## REQUIRED WORK
Transcribe the whole listing below without changing a word, but leave out every image.
>> Start PROVIDED DATA
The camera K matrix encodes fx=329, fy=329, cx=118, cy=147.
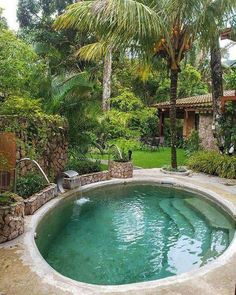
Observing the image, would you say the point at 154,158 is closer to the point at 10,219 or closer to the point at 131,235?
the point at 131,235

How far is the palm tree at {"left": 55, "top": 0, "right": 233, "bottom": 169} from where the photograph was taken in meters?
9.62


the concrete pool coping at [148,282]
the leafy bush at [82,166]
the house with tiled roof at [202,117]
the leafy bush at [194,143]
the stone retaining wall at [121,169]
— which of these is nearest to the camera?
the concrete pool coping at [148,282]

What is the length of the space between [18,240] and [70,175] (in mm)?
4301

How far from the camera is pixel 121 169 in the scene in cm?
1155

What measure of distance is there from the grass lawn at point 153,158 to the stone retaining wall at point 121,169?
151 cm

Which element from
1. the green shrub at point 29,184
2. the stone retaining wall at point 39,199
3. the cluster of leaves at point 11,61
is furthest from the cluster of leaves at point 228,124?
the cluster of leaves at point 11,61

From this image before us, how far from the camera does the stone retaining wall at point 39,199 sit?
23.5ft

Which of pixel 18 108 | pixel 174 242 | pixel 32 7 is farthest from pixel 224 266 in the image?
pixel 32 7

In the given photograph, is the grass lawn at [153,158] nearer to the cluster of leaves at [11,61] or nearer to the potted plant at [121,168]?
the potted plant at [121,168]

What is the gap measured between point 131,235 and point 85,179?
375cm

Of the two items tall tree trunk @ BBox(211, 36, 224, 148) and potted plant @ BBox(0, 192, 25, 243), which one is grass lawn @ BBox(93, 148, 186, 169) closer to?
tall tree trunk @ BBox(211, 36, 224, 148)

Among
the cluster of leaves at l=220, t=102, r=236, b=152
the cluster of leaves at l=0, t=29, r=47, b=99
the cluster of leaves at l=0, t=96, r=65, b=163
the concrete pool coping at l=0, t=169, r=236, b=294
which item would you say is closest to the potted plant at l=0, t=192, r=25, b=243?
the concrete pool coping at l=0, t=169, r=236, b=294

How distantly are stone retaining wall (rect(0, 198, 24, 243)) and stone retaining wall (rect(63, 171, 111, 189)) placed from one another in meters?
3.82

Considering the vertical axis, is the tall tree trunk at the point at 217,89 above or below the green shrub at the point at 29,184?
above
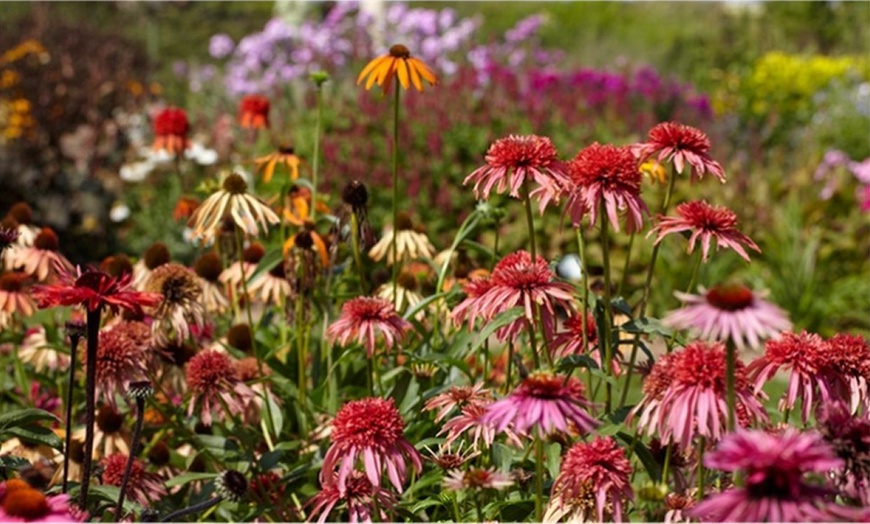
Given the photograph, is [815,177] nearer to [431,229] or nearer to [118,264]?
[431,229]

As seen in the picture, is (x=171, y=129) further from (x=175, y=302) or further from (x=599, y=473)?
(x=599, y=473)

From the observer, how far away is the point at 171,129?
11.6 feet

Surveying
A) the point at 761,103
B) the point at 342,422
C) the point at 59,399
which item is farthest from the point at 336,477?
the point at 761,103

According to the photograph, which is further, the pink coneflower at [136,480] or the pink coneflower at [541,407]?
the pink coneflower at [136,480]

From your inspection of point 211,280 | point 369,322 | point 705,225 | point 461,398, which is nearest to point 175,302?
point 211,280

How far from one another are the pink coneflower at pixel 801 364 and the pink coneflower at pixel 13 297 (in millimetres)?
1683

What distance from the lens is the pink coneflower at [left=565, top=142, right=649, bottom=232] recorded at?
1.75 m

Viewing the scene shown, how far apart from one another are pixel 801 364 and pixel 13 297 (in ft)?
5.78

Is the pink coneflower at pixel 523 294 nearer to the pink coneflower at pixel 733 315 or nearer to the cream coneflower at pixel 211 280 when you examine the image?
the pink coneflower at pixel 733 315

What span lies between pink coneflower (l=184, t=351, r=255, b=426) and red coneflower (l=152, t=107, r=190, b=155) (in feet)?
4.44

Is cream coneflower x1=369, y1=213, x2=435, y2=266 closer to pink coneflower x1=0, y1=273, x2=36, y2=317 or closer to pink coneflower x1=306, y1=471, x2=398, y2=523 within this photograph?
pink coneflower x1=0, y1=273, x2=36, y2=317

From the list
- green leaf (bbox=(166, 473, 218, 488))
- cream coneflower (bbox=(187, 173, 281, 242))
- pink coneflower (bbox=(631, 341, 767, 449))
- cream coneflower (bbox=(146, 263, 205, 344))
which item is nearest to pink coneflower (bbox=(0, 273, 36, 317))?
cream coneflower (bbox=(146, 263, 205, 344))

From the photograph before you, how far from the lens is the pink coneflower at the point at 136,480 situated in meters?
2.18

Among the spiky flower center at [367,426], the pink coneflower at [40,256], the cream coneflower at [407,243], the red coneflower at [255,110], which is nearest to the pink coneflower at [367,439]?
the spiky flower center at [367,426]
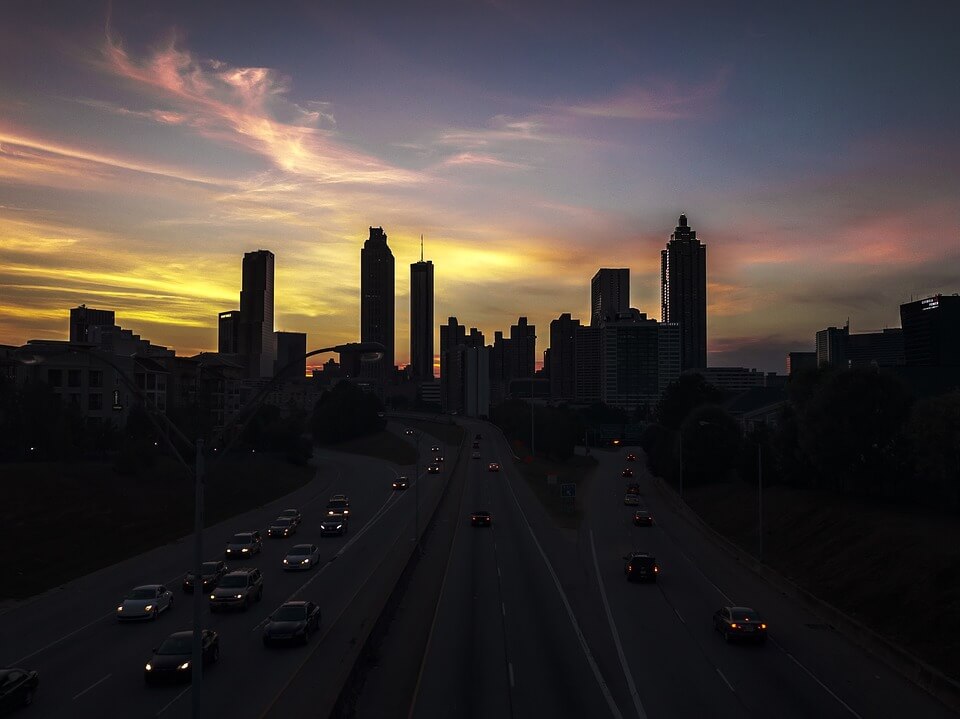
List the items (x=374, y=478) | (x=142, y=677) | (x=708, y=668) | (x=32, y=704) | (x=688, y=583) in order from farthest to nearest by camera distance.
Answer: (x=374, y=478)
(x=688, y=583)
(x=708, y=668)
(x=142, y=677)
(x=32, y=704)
>> End PROVIDED DATA
## TASK SOLUTION
The camera K matrix encodes fx=329, fy=329, cx=118, cy=147.
Observing the image, would you say the point at 154,158 is closer to the point at 10,219 or closer to the point at 131,235?
the point at 131,235

How far is the palm tree at {"left": 55, "top": 0, "right": 233, "bottom": 169} from where the photograph was taken in meters?
9.62


the concrete pool coping at [148,282]
the leafy bush at [82,166]
the house with tiled roof at [202,117]
the leafy bush at [194,143]
the stone retaining wall at [121,169]
— which of these is nearest to the camera?
the concrete pool coping at [148,282]

What is the length of the space between [18,240] and [70,175] (in mm)?
4301

How far from the camera is pixel 121 169 in the scene in cm?
1155

What measure of distance is there from the grass lawn at point 153,158 to the stone retaining wall at point 121,169?
151 cm

Which element from
1. the green shrub at point 29,184
2. the stone retaining wall at point 39,199
3. the cluster of leaves at point 11,61
is furthest from the cluster of leaves at point 228,124?
the cluster of leaves at point 11,61

From this image before us, how far from the camera does the stone retaining wall at point 39,199 sit?
23.5ft

Which of pixel 18 108 | pixel 174 242 | pixel 32 7 is farthest from pixel 224 266 in the image?
pixel 32 7

In the given photograph, is the grass lawn at [153,158] nearer to the cluster of leaves at [11,61] or nearer to the potted plant at [121,168]?
the potted plant at [121,168]

What is the gap measured between point 131,235 and point 85,179?
375cm

Of the two items tall tree trunk @ BBox(211, 36, 224, 148) and potted plant @ BBox(0, 192, 25, 243), which one is grass lawn @ BBox(93, 148, 186, 169) closer to?
tall tree trunk @ BBox(211, 36, 224, 148)

Among
the cluster of leaves at l=220, t=102, r=236, b=152
the cluster of leaves at l=0, t=29, r=47, b=99
the cluster of leaves at l=0, t=96, r=65, b=163
the concrete pool coping at l=0, t=169, r=236, b=294
which item would you say is closest to the potted plant at l=0, t=192, r=25, b=243?
the concrete pool coping at l=0, t=169, r=236, b=294

How distantly are stone retaining wall (rect(0, 198, 24, 243)) and stone retaining wall (rect(63, 171, 111, 189)) placed from one another in meters?
3.82

Considering the vertical axis, is the tall tree trunk at the point at 217,89 above or below the green shrub at the point at 29,184?
above
Given the photograph, is [815,177] nearer to [431,229] or nearer to [118,264]?
[431,229]

As seen in the picture, is (x=171, y=129) further from (x=175, y=302) or further from (x=599, y=473)?
(x=599, y=473)

From the observer, how far away is the point at 171,129?
11.6 feet

Surveying
A) the point at 761,103
B) the point at 342,422
C) the point at 59,399
which item is farthest from the point at 336,477?
the point at 761,103

According to the photograph, which is further, the pink coneflower at [136,480] or the pink coneflower at [541,407]?
the pink coneflower at [136,480]

From your inspection of point 211,280 | point 369,322 | point 705,225 | point 461,398, which is nearest to point 175,302?
point 211,280

How far from one another are the pink coneflower at pixel 801 364 and the pink coneflower at pixel 13 297 (in millimetres)?
1683

What distance from the lens is the pink coneflower at [left=565, top=142, right=649, bottom=232] recorded at?
1.75 m

Viewing the scene shown, how far apart from one another are pixel 801 364 and pixel 13 297 (in ft)?
5.78

Is the pink coneflower at pixel 523 294 nearer to the pink coneflower at pixel 733 315 or nearer to the cream coneflower at pixel 211 280 when you examine the image?
the pink coneflower at pixel 733 315

What span lies between pink coneflower (l=184, t=351, r=255, b=426) and red coneflower (l=152, t=107, r=190, b=155) (in feet)?
4.44

Is cream coneflower x1=369, y1=213, x2=435, y2=266 closer to pink coneflower x1=0, y1=273, x2=36, y2=317 or closer to pink coneflower x1=306, y1=471, x2=398, y2=523 within this photograph?
pink coneflower x1=0, y1=273, x2=36, y2=317

From the list
- green leaf (bbox=(166, 473, 218, 488))
- cream coneflower (bbox=(187, 173, 281, 242))
- pink coneflower (bbox=(631, 341, 767, 449))
- cream coneflower (bbox=(146, 263, 205, 344))
which item is nearest to pink coneflower (bbox=(0, 273, 36, 317))?
cream coneflower (bbox=(146, 263, 205, 344))

From the photograph before you, how far from the lens is the pink coneflower at the point at 136,480 situated in meters?
2.18

Among the spiky flower center at [367,426], the pink coneflower at [40,256], the cream coneflower at [407,243], the red coneflower at [255,110], which is nearest to the pink coneflower at [367,439]?
the spiky flower center at [367,426]
List the items (x=374, y=478) | (x=142, y=677) | (x=708, y=668) | (x=32, y=704) | (x=688, y=583) in order from farthest to nearest by camera distance.
Answer: (x=374, y=478)
(x=688, y=583)
(x=708, y=668)
(x=142, y=677)
(x=32, y=704)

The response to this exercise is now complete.